Preferred Terms and QualifiersHistorically, the most common terms in a given field were chosen as the "preferred terms", and unambiguous terms were "standardized" with qualifiers. For example, Wikipedia uses the qualifiers "fruit" and "colour" to represent two meanings of the word "orange" (i.e. the terms "Orange (fruit)" and "Orange (colour)" designate two interpretations of the word "orange"). Also, DuckDuckGo (DDG) uses Wikipedia's terms to refine one-word queries. For instance, if we type "orange" in DDG's search box, we will get a list of Wikipedia's terms that are represented by this word. However, in the realm of full-text search there are only keywords and key phrases. Thus the query "Orange (colour)" will return links to web-pages with the keywords "orang" AND "colour" (the parentheses used designate the order of operations in the Boolean expression in most search engines.) In other words, DDG uses quasi-qualifiers as a rough filter to limit search results to the appropriate context.
Qualifiers that are enclosed in parentheses may seem odd for many people. Moreover, the NISO guidelines recommend to avoid qualifiers as much as possible, and to use unambiguous and precise terms instead. For instance, in the previous post it was noted that "inlinks" is one synonym of "backlinks". Nevertheless, "inLinks" is also the name of a contextual advertising service. (Google queries are not case-sensitive so the brand name is equal to "inlinks".) Now, we could use the term "inlinks (advertising)" to refer specifically to this concept (i.e. to this interpretation of the word "inlinks"). However the expression "inlinks text ads" would be a more natural term (actually expressions are one of NISO's alternatives to qualifiers).
Auto Completions and HomographsWhen we deal with topical search engines the difficulty of homographs is less severe since we know the context of these terms (i.e. the topic of this search engine). More specifically, custom-search engines produce results mainly by limiting their search results to lists of whole or partial websites with content related to their declared topic.
For instance, if we search "PR" in a Search Engine Optimization (SEO) search engine, we probably wouldn't get results for "Pattern Recognition" or "Puerto Rico". On the other hand, we would get results for "Page Rank" and "Public Relations". Now, Google CSE doesn't have a special feature to deal with homographs. Thus in the case of acronyms like "PR", a good workaround would be to add the expressions "Page Rank" and "Public Relations" to the 'Auto Completions' section in the 'Control panel' so that when the user types the letter 'P' he/she would get these two expressions on the top of the suggestion list (that is because the manually-entered suggestions have a preference over Google's algorithm-made suggestions, no matter what scores you assign to them.)
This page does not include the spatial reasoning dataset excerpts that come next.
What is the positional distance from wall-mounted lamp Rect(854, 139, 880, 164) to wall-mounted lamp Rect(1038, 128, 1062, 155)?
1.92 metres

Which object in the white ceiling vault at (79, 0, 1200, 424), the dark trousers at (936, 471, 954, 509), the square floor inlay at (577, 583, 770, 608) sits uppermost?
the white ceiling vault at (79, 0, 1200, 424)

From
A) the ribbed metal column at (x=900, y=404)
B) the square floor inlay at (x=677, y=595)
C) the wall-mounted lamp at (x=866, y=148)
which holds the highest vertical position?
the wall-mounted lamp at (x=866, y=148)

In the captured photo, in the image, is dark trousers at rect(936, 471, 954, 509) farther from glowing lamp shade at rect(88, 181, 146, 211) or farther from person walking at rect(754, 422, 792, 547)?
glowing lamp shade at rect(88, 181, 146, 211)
'Autocompletions' is a proper candidate for dealing with homographs, because it allows to choose between near expressions. However,finding the appropriate expressions is not always trivial. Going back to the "inlink" example, we could suggest the expression "inlinks text ads" to refer to the advertising service. However, it seems that there is no expression that starts with the word "inlinks" and can refer to "inlinks" as kind of hyperlinks. Of course, we could use the term "inlinks (hyperlinks)" as a reference, but the syntax as well as the qualifier may be unclear to the average user. Instead,we can use related terms (RT) like "inlinks quality", "inlinks analysis", and "inlinks anchor text" to possibly represent the intention of the user who types the word "inlinks" in the search box.
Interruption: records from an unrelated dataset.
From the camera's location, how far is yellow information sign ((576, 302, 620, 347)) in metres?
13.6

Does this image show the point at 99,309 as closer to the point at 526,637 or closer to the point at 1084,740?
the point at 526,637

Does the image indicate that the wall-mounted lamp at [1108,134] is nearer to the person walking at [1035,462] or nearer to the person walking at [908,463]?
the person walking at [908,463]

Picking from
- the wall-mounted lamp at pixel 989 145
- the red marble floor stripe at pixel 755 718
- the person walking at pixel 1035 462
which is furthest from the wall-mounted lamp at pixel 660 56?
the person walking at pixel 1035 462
Additional Practical AdviceSome people may avoid using the 'Autocompletions' feature, due to lack of control over the algorithm-based suggestions. As I mentioned earlier, Google places the manually-made suggestions on top of the suggestions list. Also, Google CSE enables the user to manually exclude specific suggestions and even suggestions patterns. However,blocking unwanted suggestions may be an exhausting endless task, so in my opinion, a more productive approach would be to use the 'Autocompletions' algorithm to trim the CSE 'Included sites' list.
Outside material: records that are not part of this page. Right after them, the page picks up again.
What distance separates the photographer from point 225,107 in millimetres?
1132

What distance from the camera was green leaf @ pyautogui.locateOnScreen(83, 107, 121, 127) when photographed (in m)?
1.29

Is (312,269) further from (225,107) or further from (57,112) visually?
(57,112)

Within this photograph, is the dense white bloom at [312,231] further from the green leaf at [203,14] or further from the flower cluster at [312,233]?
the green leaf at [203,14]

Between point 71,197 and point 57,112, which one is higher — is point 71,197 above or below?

For example, my SEO search engine has a 'refinement' that focuses the search query on the webmasters guidelines provided by several major search engines. When I tried to analyzed some of the irrelevant suggestions on this search engine, I realized that the vast majority of the results for these queries came from the Ask.com website. Now, Ask.com has discontinued web crawling almost a year ago, so it is unclear if their webmaster guidelines are still relevant. Moreover, most of their website contains Q&A that are not necessarily related to SEO. Consequently including this content in the CSE has generated irrelevant suggestions. Additional irrelevant suggestions came from websites with aggressively-promoted services. So after excluding spam-producing websites as well as limiting some websites’ results to specific subdomains or subfolders, my search engine suggestions became more relevant.
Finally, it is important to remember that the update of the auto completion database can take 24 to 48 hours. Thus, changes in the 'Included list' like deleting websites, changing website subfolder, or even adding new websites should be examined after this estimated time period.